Но, проходя как хозяин, страной необъятной моей,

Я жалости и терзаний не знал десять тысяч дней.

Но нынче… Чудные звуки музыки слышу я,

И, причиняя муки, трескается чешуя!

Хлопья брони тончайшей вьются со всех сторон,

Сквозняк, трубою звучащий, метет и несет их вон.

Они летят за бойницы, птицами став в пути,

Чтоб в дебрях лесных приземлиться и черной травой взойти.

А я – как дракон, повержен - леплюсь до каменных плит:

Опять беззащитно нежен, страстям и стрелам открыт.

И никуда не деться  от жалости и любви:

От спящего в люльке младенца, щебечущей в чаще струи.

Мне жаль белокурый локон худющей девчонки той

И белокурое облако над кроваво-закатной чертой.

Давно уже я не плакал, струною лиры звеня…

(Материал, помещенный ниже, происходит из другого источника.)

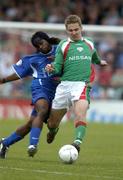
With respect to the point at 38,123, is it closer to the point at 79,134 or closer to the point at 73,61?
the point at 79,134

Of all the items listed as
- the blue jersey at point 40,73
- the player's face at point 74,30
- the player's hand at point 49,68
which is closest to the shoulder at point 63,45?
the player's face at point 74,30

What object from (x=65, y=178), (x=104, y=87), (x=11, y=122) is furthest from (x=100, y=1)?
(x=65, y=178)

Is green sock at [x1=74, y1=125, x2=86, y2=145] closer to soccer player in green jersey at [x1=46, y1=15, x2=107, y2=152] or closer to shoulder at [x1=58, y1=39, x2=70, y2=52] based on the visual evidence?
soccer player in green jersey at [x1=46, y1=15, x2=107, y2=152]

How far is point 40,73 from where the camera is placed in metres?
13.1

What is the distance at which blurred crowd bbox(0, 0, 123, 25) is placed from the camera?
29.9 metres

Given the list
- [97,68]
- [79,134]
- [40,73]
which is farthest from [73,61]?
[97,68]

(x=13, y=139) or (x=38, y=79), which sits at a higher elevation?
(x=38, y=79)

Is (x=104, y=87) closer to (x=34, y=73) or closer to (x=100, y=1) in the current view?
(x=100, y=1)

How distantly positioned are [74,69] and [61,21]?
17097 mm

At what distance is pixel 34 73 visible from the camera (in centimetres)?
1323

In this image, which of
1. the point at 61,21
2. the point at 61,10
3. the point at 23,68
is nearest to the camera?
the point at 23,68

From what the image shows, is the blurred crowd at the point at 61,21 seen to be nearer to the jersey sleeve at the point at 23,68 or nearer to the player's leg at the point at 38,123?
the jersey sleeve at the point at 23,68

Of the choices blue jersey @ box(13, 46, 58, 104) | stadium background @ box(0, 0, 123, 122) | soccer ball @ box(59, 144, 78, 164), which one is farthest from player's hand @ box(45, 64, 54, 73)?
stadium background @ box(0, 0, 123, 122)

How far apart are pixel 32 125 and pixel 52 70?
1000mm
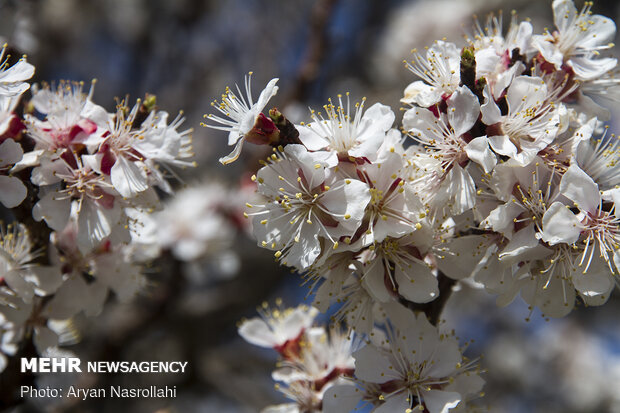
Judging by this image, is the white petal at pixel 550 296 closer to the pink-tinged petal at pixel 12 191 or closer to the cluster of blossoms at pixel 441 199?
the cluster of blossoms at pixel 441 199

Как жаль, что глупышка – Хаген копье уже бросил в меня!

 

 

Маргарита

 

Ждали толпы любопытных, били все колокола:

Потаскушка Маргарита обезглавлена была.

Наблудила, нагуляла, притащила в подоле

И живого закопала в честной франкфуртской земле!

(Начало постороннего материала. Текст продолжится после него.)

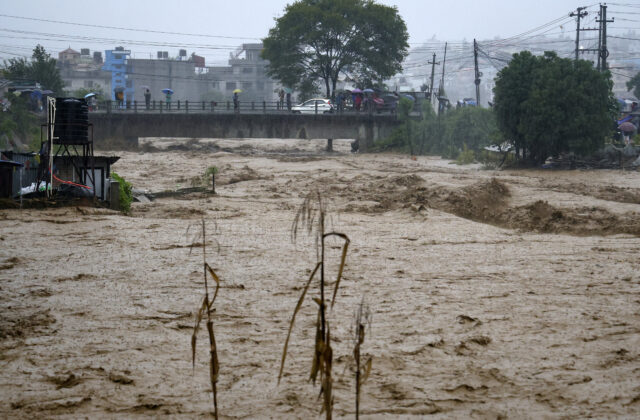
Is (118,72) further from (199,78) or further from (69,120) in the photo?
(69,120)

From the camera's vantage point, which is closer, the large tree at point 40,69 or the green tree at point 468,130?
the green tree at point 468,130

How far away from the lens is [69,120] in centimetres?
1467

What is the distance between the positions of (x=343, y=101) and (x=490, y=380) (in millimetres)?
39936

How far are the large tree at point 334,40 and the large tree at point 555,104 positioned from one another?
23.6 metres

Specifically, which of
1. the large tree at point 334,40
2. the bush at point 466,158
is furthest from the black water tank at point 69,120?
the large tree at point 334,40

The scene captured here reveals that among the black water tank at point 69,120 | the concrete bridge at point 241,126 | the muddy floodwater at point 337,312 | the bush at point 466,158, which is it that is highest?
the concrete bridge at point 241,126

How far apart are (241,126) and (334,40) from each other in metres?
13.7

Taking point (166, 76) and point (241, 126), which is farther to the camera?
point (166, 76)

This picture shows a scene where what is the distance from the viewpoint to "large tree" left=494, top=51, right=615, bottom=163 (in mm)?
27703

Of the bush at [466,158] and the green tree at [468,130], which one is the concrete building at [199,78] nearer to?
the green tree at [468,130]

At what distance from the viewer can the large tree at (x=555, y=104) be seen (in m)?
27.7

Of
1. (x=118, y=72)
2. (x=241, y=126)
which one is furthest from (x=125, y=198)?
(x=118, y=72)

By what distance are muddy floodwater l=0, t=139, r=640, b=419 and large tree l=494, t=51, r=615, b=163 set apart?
11422 mm

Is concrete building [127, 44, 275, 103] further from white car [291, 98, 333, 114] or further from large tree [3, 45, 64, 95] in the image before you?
white car [291, 98, 333, 114]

Падал снег, игрив и легок, в лужу крови на помост,

И нещадно юный Вольфганг тер платком глаза и нос.

По толпе шуршало что-то про наказанное зло,

А в душе младого Гете что-то чудное росло.

В забытьи ладони стиснув, клятву он себе давал

Обязательно осмыслить все, что нынче увидал:

В жарких спорах  горожане в ход пускали кулаки,

И от хохота дрожали погребки и кабаки,

Искры света вязли в быте, пес бродячий совесть грыз,

Но из хаоса событий проступал какой-то смысл…

Увозил возок казенный плоть, затоптанную в грязь,

Но тайком душа казненной в душу юноши впилась.

Искупить вину не в силах, будет с ним теперь она –

Вечной женственности символ, вечной музыки струна.

 

                        Превращение

 

Скромный маленький нотарьус над бумагами корпел,

Ненавидя их до дрожи, перекладывал листы.

Кончив дело, улыбаясь, шел рассеянно к себе,

Натыкался на прохожих и цеплялся за кусты.

Ел сосиски с чечевицей, подливал в бокал рейнвейн,

А когда затихнет город, брал гусиное перо,

Чтоб счастливо погрузиться в мир волшебников и фей 

И заплесть сюжетов ворох исключительно хитро.

Звуки скрипок и кларнетов обвивали нотный стан,

И плелись слова и строки в романтический напев,

И какой-то бурш нелепый, красотою заблистав,

Побеждал врагов  жестоких и спасал прекрасных дев.

«О божественная Юлья, о возлюбленная тень!

Ты моей богиней света станешь в сказочном краю.

Защищу от чар и пуль я, от наветов и сетей

И для будущих поэтов твою прелесть воспою!»

А назавтра вновь рассеян, и растрепан, и горбат,

И накрыт дырявой шалью от казенных сквозняков…

Но на Мозеле и Рейне зреет терпкий виноград,

Чтобы стать густой печалью по прошествии веков.